Topological sigma model, Euler Lagrange equations

[physicus]

Homework Statement

My question refers to the paper "Topological Sigma Models" by Edward Witten, which is available on the web after a quick google search. I am not allowed to include links in my posts, yet. I want to know how to get from equation (2.14) to (2.15).
We consider a theory of maps from a Riemann surface \Sigma with complex structure \varepsilon to a Riemannian manifold M with an almost complex structure J. h is the metric on \Sigma, g the metric on M.
The map \phi:\Sigma \to M is locally described by functions u^i(\sigma). H^{\alpha i} is a commuting field (\alpha = 1,2 is the tangent index to \Sigma and i=1,\ldots,n runs over a basis of \phi^*(T), which is the pullback of the tangent bundle of T to M). H^{\alpha i} obeys H^{\alpha i}=\varepsilon^\alpha{}_\beta {J^i}{}_j H^{\beta j}.
We consider the Lagrangian \mathcal{L}=\int d^2\sigma(-\frac{1}{4}H^{\alpha i}H_{\alpha i} + H^\alpha_i \partial_\alpha u^i + (\text{terms independent of H})).
H is a non-propagating field, since the Lagrangian does not depend on its derivative.
Using the Euler-Lagrange equations I want to show: H^i_\alpha=\partial_\alpha u^i \epsilon_{\alpha\beta}J^i{}_j\partial^\beta u^j

Homework Equations

\mathcal{L}=\int d^2\sigma(-\frac{1}{4}H^{\alpha i}H_{\alpha i} + H^\alpha_i \partial_\alpha u^i + (\text{terms independent of H}))
H^{\alpha i}=\varepsilon^\alpha{}_\beta {J^i}{}_j H^{\beta j}
\frac{\partial \mathcal{L}}{\partial H^\alpha_i(\sigma)}=0

The Attempt at a Solution

Since \mathcal{L} does not depend on the derivative of H, the Euler Lagrange equations simply state \frac{\partial \mathcal{L}}{\partial H^\alpha_i(\sigma)}=0. I tried to evaluate this:
\frac{\partial}{\partial H^\alpha_i(\sigma)}\left(\int d^2s(-\frac{1}{4}H^{\beta j}(s)H_{\beta j}(s) + H^\beta_j(s) \partial_\beta u^j(s))\right)
=\frac{\partial}{\partial H^\alpha_i(\sigma)}\left(\int d^2s(-\frac{1}{4}h_{\beta\gamma}g^{jk}H^{\beta}_k(s) H^{\gamma}_j(s)+ \epsilon^\beta{}_\gamma J_j{}^k H^\gamma_k(s) \partial_\beta u^j(s))\right) where the second equation of the realtions above is used
=-\frac{1}{4}h_{\beta\gamma}g^{jk}(h^{\beta\alpha} g_{ik} H^{\gamma}_{j}(\sigma) + H^{\beta}_{k}(\sigma) h^{\alpha\gamma} g_{jk}) + \varepsilon^\beta{}_\gamma J_j{}^k h^{\alpha\gamma} g_{ik} \partial_\beta u^{j}(\sigma)
=-\frac{1}{2}H^\alpha_i+\varepsilon^{\beta\alpha}J_{ji}\partial_\beta u^j(\sigma)
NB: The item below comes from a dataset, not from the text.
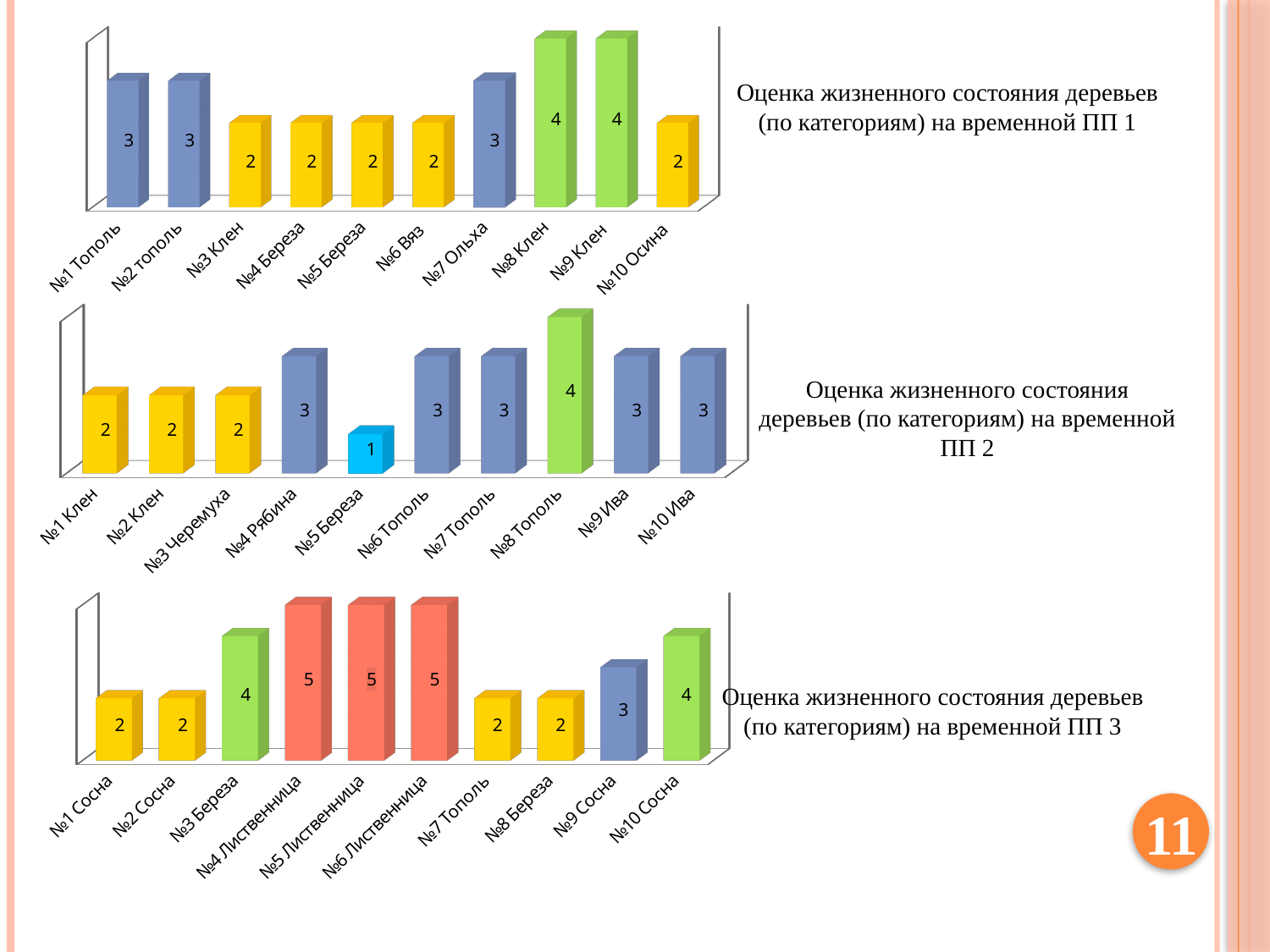
How many categories are shown in the top chart (временной ПП 1)? 10 In the top chart (временной ПП 1), what is the difference between the values for №8 Клен and №3 Клен? 2 In the middle chart (временной ПП 2), what is the value for №4 Рябина? 3 In the top chart (временной ПП 1), what is the value for №10 Осина? 2 In the bottom chart (временной ПП 3), which is larger, the value for №3 Береза or the value for №7 Тополь? №3 Береза How many charts are shown on the slide? 3 What type of chart is the middle chart (временной ПП 2)? Bar chart In the bottom chart (временной ПП 3), what is the difference between the values for №4 Лиственница and №1 Сосна? 3 In the top chart (временной ПП 1), what is the value for №7 Ольха? 3 In the middle chart (временной ПП 2), which category has the highest value? №8 Тополь In the bottom chart (временной ПП 3), what is the value for №9 Сосна? 3 In the middle chart (временной ПП 2), which category has the lowest value? №5 Береза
Unfortunately, that is not really close to the expression that I am looking for. Can someone find mistakes? I appreciate any help.

physicus

 

[fzero]

Use the constraint to write

$$-\frac{1}{4} H^{\alpha i}H_{\alpha i} + H_{\alpha i} \partial^\alpha u^i
=- \frac{1}{4} H^{\alpha i}H_{\alpha i} + \frac{1}{2} H_{\alpha i} \partial^\alpha u^i
- \frac{1}{2} \epsilon_{\beta\alpha} {J^i}_jH_{\alpha i} \partial^\beta u^j .$$

Note that the sign of the 3rd term changes when you transpose the indices on $\epsilon_{\beta\alpha}$ after computing the variation.

 

[physicus]

Thanks a lot, that was very helpful. I got it now.